Stated problem. Can you render the rows as a JSON list of strings, one string per line with blank lines left out, starting at the line that contains "Does the ruined" and stopping after the final row? Leave the pictures out.

Supplied material.
## begin

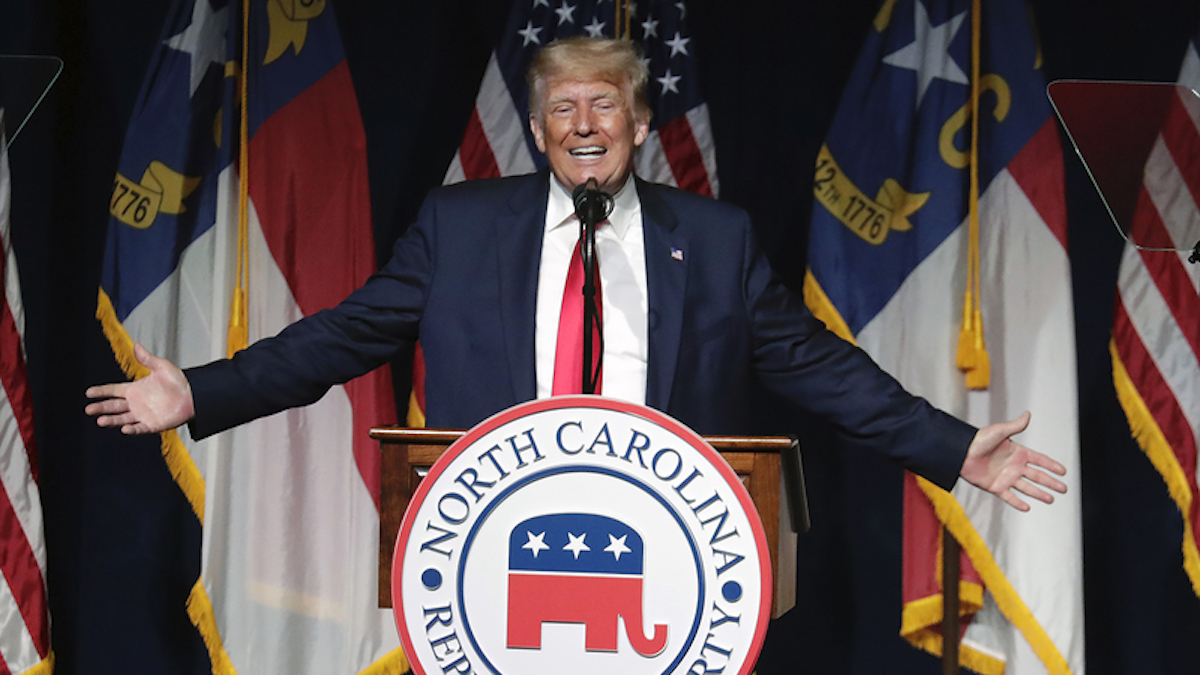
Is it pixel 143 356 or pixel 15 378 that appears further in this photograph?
pixel 15 378

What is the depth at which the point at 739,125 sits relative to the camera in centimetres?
351

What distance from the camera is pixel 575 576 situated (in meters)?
1.36

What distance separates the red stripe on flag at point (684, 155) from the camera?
317 centimetres

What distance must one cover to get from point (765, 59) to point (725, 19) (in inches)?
6.5

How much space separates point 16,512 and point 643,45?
1949 mm

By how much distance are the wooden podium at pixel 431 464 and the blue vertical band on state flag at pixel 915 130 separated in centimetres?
170

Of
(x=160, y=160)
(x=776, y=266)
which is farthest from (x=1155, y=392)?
(x=160, y=160)

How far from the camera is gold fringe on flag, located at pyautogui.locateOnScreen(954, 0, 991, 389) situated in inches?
115

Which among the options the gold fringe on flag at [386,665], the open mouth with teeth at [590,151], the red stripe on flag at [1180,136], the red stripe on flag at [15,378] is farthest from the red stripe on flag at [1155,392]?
the red stripe on flag at [15,378]

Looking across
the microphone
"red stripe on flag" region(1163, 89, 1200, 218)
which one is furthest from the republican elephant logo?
"red stripe on flag" region(1163, 89, 1200, 218)

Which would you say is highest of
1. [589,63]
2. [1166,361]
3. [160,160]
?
[160,160]

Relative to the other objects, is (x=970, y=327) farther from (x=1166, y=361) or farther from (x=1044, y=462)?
(x=1044, y=462)

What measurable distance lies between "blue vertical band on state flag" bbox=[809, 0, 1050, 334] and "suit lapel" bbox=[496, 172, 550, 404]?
1405 millimetres

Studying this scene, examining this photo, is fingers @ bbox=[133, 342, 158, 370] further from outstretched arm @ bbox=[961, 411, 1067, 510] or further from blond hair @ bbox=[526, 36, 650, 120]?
outstretched arm @ bbox=[961, 411, 1067, 510]
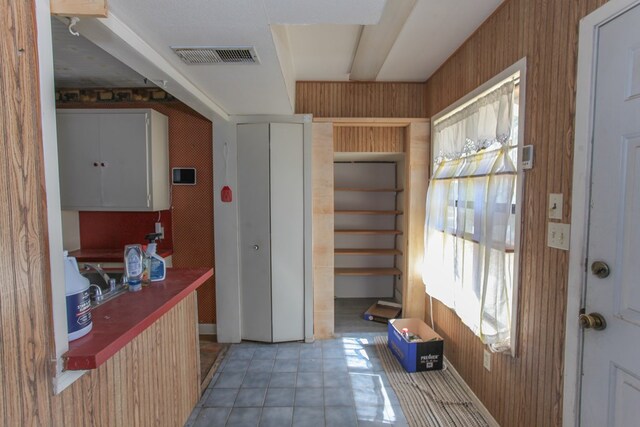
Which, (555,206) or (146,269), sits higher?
(555,206)

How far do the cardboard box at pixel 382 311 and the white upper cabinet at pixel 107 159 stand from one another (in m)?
2.45

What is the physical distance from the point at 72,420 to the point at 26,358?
1.27ft

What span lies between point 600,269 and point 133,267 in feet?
6.93

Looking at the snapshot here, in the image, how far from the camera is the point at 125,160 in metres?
2.75

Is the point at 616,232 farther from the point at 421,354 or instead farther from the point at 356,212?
the point at 356,212

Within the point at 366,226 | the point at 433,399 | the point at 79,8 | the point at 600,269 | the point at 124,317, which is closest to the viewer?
the point at 79,8

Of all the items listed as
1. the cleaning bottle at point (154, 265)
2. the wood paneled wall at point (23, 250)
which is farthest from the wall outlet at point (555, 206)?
the cleaning bottle at point (154, 265)

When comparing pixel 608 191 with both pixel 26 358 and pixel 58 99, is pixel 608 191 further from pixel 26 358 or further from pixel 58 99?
pixel 58 99

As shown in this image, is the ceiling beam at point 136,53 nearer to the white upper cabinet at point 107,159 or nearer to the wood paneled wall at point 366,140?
the white upper cabinet at point 107,159

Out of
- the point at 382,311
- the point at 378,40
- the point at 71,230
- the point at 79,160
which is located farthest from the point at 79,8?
the point at 382,311

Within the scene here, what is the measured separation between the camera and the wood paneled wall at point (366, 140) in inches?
124

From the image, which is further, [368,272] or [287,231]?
[368,272]

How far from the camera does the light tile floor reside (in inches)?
78.6

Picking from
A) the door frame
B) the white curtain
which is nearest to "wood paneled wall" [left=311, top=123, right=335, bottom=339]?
the white curtain
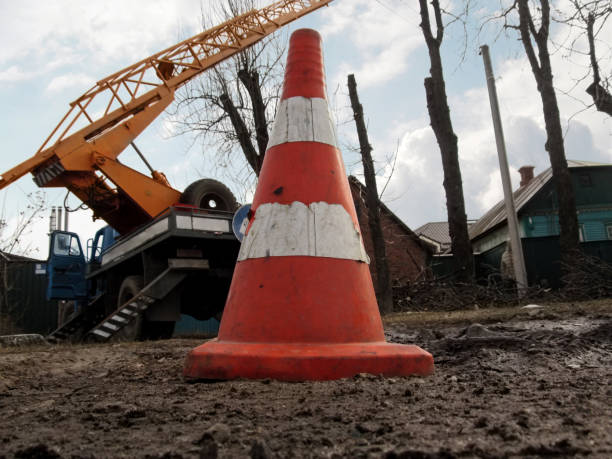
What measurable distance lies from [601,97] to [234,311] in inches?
449

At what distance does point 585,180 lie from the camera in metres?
23.6

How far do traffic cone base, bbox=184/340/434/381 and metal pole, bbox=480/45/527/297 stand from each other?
8.77 m

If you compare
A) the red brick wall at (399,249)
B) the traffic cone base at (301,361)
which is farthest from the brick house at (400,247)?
the traffic cone base at (301,361)

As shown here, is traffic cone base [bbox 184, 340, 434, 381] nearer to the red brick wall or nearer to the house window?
the red brick wall

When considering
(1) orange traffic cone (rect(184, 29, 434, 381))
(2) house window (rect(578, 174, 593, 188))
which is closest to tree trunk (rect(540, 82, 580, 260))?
(1) orange traffic cone (rect(184, 29, 434, 381))

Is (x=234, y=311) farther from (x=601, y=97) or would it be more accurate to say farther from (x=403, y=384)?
(x=601, y=97)

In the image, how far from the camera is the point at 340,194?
348 cm

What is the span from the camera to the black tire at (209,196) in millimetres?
10555

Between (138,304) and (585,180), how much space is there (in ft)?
70.9

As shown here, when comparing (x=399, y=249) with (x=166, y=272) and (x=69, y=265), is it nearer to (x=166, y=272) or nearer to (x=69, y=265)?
(x=69, y=265)

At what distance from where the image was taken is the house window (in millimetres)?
23594

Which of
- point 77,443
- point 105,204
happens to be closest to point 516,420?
point 77,443

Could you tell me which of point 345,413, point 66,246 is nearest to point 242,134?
point 66,246

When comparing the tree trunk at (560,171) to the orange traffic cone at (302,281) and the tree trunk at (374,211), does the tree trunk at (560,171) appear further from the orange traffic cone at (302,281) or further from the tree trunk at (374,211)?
the orange traffic cone at (302,281)
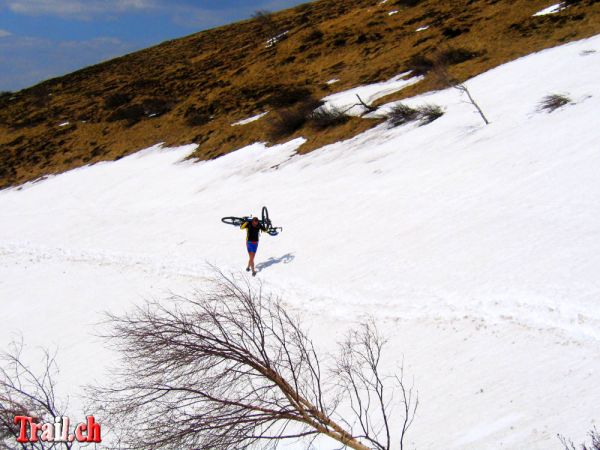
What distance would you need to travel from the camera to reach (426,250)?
11.4m

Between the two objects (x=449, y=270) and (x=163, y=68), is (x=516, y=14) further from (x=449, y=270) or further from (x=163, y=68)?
(x=163, y=68)

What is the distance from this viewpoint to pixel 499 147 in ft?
49.2

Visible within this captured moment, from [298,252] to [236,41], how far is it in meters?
47.0

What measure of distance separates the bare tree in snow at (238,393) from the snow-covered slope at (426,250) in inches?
33.5

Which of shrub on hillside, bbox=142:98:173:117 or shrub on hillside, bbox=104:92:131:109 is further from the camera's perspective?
shrub on hillside, bbox=104:92:131:109

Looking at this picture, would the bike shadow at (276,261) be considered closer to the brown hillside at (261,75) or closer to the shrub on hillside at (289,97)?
the brown hillside at (261,75)

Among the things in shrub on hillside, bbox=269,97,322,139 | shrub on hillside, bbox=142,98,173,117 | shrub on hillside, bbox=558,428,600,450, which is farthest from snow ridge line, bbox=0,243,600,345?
shrub on hillside, bbox=142,98,173,117

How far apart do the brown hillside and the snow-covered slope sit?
3.40 metres

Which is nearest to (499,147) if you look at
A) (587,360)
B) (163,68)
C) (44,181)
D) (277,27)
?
(587,360)

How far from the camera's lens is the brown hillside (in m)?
25.2

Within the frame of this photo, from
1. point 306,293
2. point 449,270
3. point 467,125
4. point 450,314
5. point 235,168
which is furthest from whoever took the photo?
point 235,168

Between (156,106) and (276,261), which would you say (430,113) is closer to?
(276,261)

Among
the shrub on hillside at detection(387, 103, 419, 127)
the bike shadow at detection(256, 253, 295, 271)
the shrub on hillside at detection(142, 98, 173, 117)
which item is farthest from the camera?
the shrub on hillside at detection(142, 98, 173, 117)

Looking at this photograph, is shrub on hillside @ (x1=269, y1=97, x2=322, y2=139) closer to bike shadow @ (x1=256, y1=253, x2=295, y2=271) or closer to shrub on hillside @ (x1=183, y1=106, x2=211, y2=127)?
shrub on hillside @ (x1=183, y1=106, x2=211, y2=127)
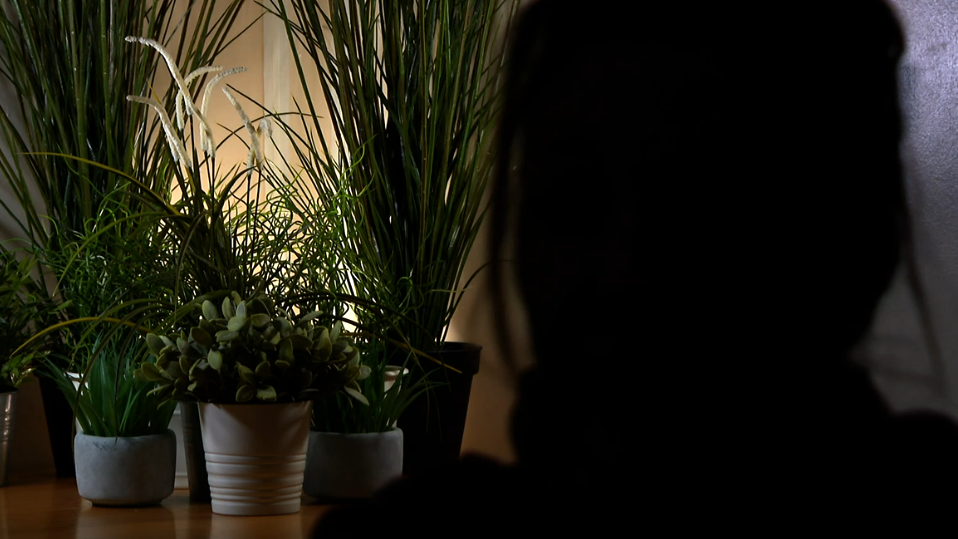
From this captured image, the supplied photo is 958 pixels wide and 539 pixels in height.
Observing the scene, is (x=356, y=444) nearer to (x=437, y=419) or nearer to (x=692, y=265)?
(x=437, y=419)

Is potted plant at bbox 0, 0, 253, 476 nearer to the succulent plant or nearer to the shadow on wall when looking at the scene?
the succulent plant

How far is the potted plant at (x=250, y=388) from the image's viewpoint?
0.71m

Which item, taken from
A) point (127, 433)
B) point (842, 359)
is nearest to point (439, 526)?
point (127, 433)

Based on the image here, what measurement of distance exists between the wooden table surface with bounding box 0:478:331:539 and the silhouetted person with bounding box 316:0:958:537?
5 centimetres

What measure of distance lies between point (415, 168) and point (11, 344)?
45cm

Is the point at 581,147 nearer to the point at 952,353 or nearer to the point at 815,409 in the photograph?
the point at 815,409

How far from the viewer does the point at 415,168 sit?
0.99m

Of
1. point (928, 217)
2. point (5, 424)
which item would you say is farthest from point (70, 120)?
point (928, 217)

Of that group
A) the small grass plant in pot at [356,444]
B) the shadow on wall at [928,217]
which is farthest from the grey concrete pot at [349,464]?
the shadow on wall at [928,217]

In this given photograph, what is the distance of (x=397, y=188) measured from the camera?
102 centimetres

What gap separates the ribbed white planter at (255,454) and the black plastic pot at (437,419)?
0.22 m

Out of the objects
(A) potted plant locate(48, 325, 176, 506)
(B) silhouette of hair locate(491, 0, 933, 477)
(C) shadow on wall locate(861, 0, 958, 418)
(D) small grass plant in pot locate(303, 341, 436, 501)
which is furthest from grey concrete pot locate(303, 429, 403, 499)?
(C) shadow on wall locate(861, 0, 958, 418)

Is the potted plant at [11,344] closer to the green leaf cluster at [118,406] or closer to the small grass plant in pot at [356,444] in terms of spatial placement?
the green leaf cluster at [118,406]

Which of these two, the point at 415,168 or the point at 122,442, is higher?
the point at 415,168
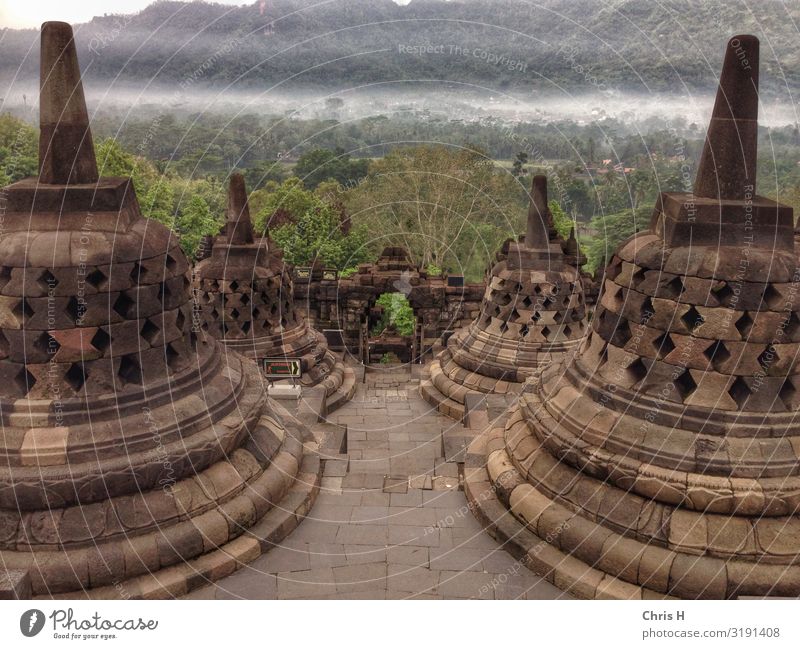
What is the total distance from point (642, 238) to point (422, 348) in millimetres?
12457

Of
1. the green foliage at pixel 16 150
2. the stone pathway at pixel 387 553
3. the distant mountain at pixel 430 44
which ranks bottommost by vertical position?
the stone pathway at pixel 387 553

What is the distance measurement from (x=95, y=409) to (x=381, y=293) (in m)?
13.7

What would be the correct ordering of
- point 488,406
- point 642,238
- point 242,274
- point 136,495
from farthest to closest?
point 242,274 < point 488,406 < point 642,238 < point 136,495

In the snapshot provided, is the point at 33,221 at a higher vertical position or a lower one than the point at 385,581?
higher

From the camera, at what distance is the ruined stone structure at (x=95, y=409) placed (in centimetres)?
505

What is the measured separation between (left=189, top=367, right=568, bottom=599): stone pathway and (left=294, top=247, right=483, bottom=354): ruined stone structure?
36.7ft

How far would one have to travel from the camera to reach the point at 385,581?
5414 mm

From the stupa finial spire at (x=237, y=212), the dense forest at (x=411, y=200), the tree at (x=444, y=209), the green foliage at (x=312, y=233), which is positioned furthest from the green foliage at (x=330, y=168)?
the stupa finial spire at (x=237, y=212)

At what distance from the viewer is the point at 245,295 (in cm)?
→ 1231

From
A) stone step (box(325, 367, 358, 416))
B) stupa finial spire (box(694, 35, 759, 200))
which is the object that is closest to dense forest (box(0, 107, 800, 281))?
stone step (box(325, 367, 358, 416))

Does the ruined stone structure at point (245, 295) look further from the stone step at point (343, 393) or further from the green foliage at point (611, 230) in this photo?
the green foliage at point (611, 230)

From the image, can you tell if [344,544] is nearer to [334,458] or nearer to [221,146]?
[334,458]

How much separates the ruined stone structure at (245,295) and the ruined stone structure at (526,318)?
300cm

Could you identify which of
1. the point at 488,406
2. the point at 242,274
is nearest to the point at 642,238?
the point at 488,406
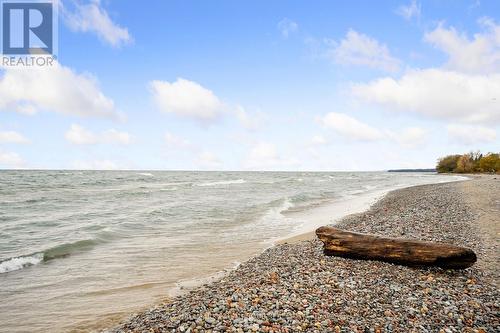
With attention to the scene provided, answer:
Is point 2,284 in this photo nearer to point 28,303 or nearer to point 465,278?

## end

Output.
[
  "Does the ruined stone structure at point (245, 295) look further from the stone step at point (343, 393) or further from the green foliage at point (611, 230) in this photo?",
  "the green foliage at point (611, 230)",
  "From the image, can you tell if [344,544] is nearer to [334,458] or nearer to [221,146]?",
  "[334,458]",
  "How much separates the ruined stone structure at (245,295) and the ruined stone structure at (526,318)?",
  "300cm",
  "Could you identify which of",
  "1. the point at 488,406",
  "2. the point at 242,274",
  "is nearest to the point at 642,238?",
  "the point at 488,406",
  "With attention to the scene provided, answer:",
  "Is point 2,284 in this photo nearer to point 28,303 or nearer to point 465,278?"
]